President's Corner

The Central Role in Transformation
 BY KRISTI WILSON/School Administrator, October 2020


THE IMPORTANCE OF CENTRAL-OFFICE leadership never has been more apparent. Research clearly supports the central office’s role in strategically innovating systems and practices that will transform districtwide teaching and improve learning.

Yet some policymakers and even local constituents call for the defunding of central offices, the consolidation of elementary and secondary districts or the outsourcing of central-office functions to private management organizations. This line of thinking seeks to undermine the very force so clearly identified as critical to school improvement.

When superintendents set the vision and direction and articulate the roles and responsibilities of central-office staff in supporting teaching and learning as a top priority, they set clear expectations for central-office transformation. This prioritization of what’s important becomes the central guiding force behind everyone’s work in the organization.

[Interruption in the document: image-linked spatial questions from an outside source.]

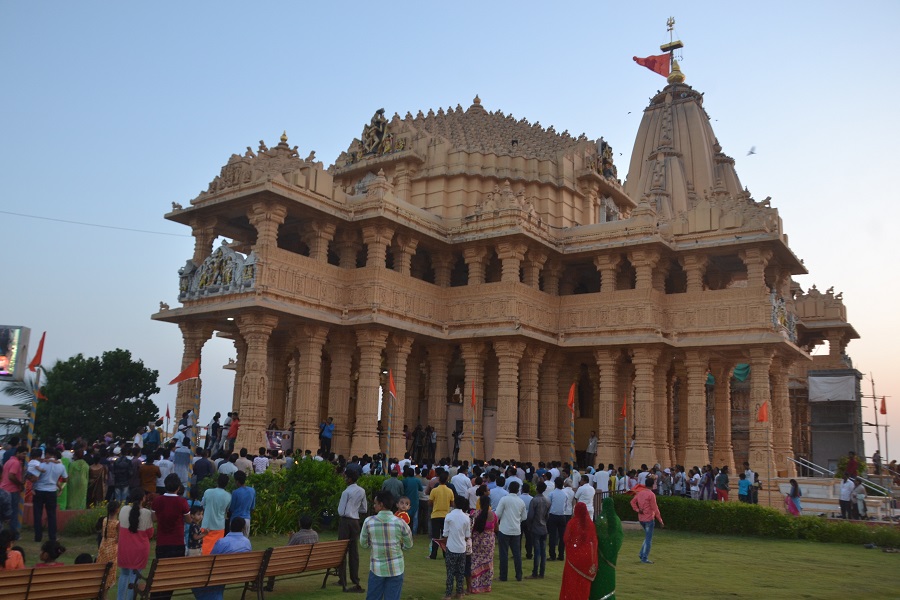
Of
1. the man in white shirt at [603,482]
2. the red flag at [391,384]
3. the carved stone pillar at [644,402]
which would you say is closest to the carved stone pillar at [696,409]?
the carved stone pillar at [644,402]

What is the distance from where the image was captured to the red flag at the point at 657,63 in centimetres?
6556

True transformation is a long-term commitment. When superintendents are relentless in their focus on strategic goals, the result is better school engagement toward meeting those goals. School leaders’ work must align with these goals, and central-office leaders must make their stewardship of this mandate their primary purpose. Goals should be acknowledged and understood throughout the central office and all subsystems, with a shared leadership responsibility to keep members of the governing board apprised about how well the objectives are being met.

Further, superintendents can promote the development of leadership capacity through this shared ownership of common goals. Quite simply, deep sustainable changes in practice rarely occur spontaneously and are not sustained, transferred or maintained without concentrated attention by centralized leadership and high-capacity systemwide ownership.

How do you transform a central office to lead the work that stimulates continuous improvement? The Wallace Foundation research shows that providing district leaders with focused training and support around what teaching and learning priorities are — and why they are relevant to individual departments’ ability to fully engage in new practices — is an important step. More than that, all staff must be deeply engaged in the development of those priorities and be provided opportunities to explore their implications. Clearly, central leadership must establish and coordinate this work.

Modeling the importance of a continuous improvement approach to your work as a superintendent in the process of central-office transformation is also vital. Given that for some people these can be new ways of engaging, behaving or collaborating, the importance of people learning and leaning into their way of the work as it unfolds cannot be overemphasized.

The people in the organization must see the superintendent as an authentic learner alongside those who prioritize teaching and learning, as someone who values risk taking and “failing forward.” This then encourages learning-focused partnerships with principals to deepen their instructional leadership.

The constant need to communicate the relevance and the role district-level administrators play in supporting teaching and learning cannot be understated. Ongoing engagement with teachers, parents, political supporters and governing board members sustains commitment.

People often forget just how important the role of central-office administrators is, not only in the operations of a district, but in championing consistent reform efforts for teaching and learning. It is too easy for these administrators to be viewed as “the others.” 

It is up to us to be sure our value is understood.